SÃO PAULO (doce demais) – “Tendo ideia no museu de Roberto Lee, Flavio Magliari Gomes criou, à 1° de agosto de 1975 o MCVFD, que um dia depois de sua fundação tornou-se MCAFD. O ‘V’no 1° nome, quer dizer ‘velhos’ e no 2° o ‘A’ quer dizer ‘antigos’.”
Assim começava o texto datilografado numa Olivetti cor-de-laranja, cujas letras não eram típicas de uma máquina de escrever — antes, a fonte lembrava letras corridas, e nem sei se nos tempos das máquinas de escrever se usava o termo “fonte” para tipos de letras.
Uma crase errada, algumas vírgulas a mais, outra a menos, mas nada de muito grave. “O DKW no nome é por causa do grande número de DKWs que o museu tinha”, informava ainda o texto de apresentação daquele importante empreendimento, chamando a atenção para outras datas importantes de sua história: 2 de janeiro de 1976, 29 de julho do mesmo ano e 14 de janeiro de 1977. “As chamadas épocas de reconstituição”, quando muitos carros “foram retirados do museu, e somente dois permaneceram sem perigo de serem retirados: os DKWs”.
Não briguem com o menino que bateu o texto à máquina por errar um ou outro plural. Ele tinha 12 anos quando chegou ao formato definitivo de seu museu, depois das marcantes “épocas de reconstituição”, instalado numa escrivaninha antiga revestida pelo pai de papel ConTact com motivos psicodélicos, até onde me lembro.
Há uma vantagem em ser organizado quando criança. A gente encontra datas e eventos muito precisos. Se um dia alguém tivesse de escrever minha biografia, não teria muitas dificuldades em levantar dados como esse. “Flavio Gomes fundou seu primeiro museu em 1° de agosto de 1975”, poderá cravar meu biógrafo sem medo algum de errar.
Pois foi assim, então, no dia 1° de agosto de 1975, com a fundação do MCAFD, que comecei minha história com os automóveis e com os carros antigos. O texto fazia parte de um programa completinho para os visitantes, devia ser lido antes de abrir a escrivaninha para começar a falar de cada carro, um por um, de sua história, de sua importância, de seu caminho até vir parar no acervo do museu.

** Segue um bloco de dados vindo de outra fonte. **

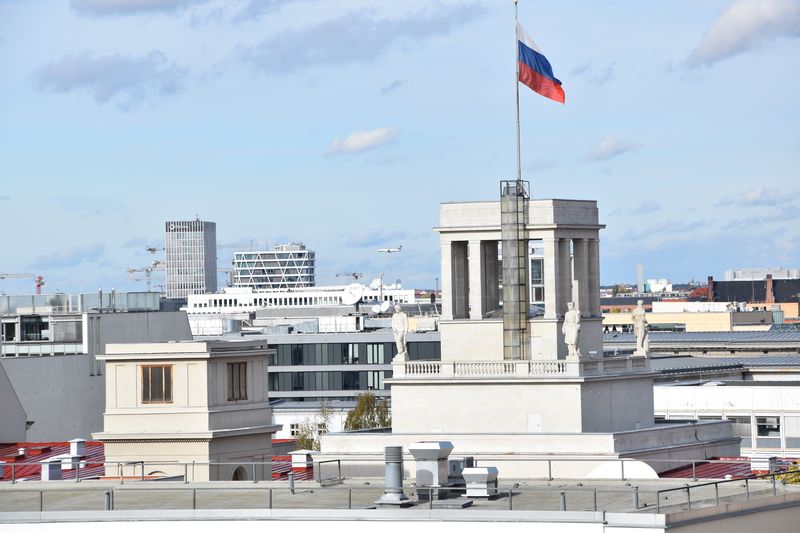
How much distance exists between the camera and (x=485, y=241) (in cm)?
7269

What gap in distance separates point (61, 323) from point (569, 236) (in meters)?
37.1

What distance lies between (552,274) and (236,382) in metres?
13.6

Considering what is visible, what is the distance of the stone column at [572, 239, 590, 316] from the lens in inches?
2862

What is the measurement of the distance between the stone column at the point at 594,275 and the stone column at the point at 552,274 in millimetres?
2306

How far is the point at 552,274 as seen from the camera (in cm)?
7119

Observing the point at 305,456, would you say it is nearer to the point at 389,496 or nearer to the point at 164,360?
the point at 164,360

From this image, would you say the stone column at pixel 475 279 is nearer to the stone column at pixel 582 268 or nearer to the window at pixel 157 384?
the stone column at pixel 582 268

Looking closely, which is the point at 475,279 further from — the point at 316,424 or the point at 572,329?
the point at 316,424

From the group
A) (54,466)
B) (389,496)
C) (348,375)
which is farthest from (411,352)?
(389,496)

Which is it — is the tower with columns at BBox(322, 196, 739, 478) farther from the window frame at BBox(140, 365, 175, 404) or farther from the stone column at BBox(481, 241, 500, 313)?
the window frame at BBox(140, 365, 175, 404)

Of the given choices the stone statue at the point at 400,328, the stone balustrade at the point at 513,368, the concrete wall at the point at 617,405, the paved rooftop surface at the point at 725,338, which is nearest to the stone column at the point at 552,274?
the stone balustrade at the point at 513,368

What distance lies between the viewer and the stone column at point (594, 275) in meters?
73.2

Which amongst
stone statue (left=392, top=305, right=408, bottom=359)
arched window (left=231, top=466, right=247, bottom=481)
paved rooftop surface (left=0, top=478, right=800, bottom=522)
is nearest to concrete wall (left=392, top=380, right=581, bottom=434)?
stone statue (left=392, top=305, right=408, bottom=359)

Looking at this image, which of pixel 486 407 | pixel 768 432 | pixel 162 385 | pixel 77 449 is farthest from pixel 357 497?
pixel 768 432
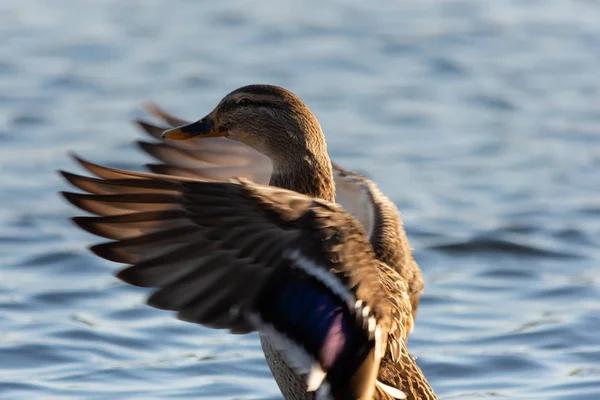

O MCAFD era uma entidade séria, que tinha sócios e cobrava ingressos. Até carteirinha emitia, mas a adesão não foi das maiores, nem mesmo em casa. No fim das contas, o sócio número 001 era seu fundador, porteiro, segurança e tesoureiro, e da número 001 não passou. A venda de carnês, que dava direito a visitas durante o ano inteiro por Cr$ 200,00, também não vingou. Os ingressos individuais custavam Cr$ 2,50 e igualmente encalhavam mesmo quando vinham os amigos adultos jantar em casa. Ninguém se interessava demais por meus carrinhos, ou talvez achassem caras as entradas, mesmo se menores de 4 anos não pagassem nada e houvesse pacotes de cinco ingressos por Cr$ 10,00, um ótimo desconto.
Desconfio que os adendos ao rigoroso regulamento de visitas também possam ter assustado os visitantes. O artigo I em seu parágrafo “a” dizia: “Caso um sócio ou visitante quebre algum automóvel do MCAFD, terá que pagar o dobro do valor do automóvel danificado”.
Eu também ficaria reticente, diante dessas condições draconianas.
No libreto descritivo de cada modelo, eles estão listados com os números 16 e 17, seguidos das informações: “Estes DKWs da ATMA foram conseguidos na AEROBRÁS. É uma história muito longa. A Aerobrás pretendia montar um museu somente com brinquedos antigos, que não fabricassem mais. No fundo da loja, eu vi os DKWs e perguntei se estavam a venda. Não estavam. Só que o papai foi lá no dia seguinte, e viu 4 frentes de DKWs na vitrine do fundo da loja. Conseguiu convencer o japonês de que haviam 2 DKWs e 2 peruas”.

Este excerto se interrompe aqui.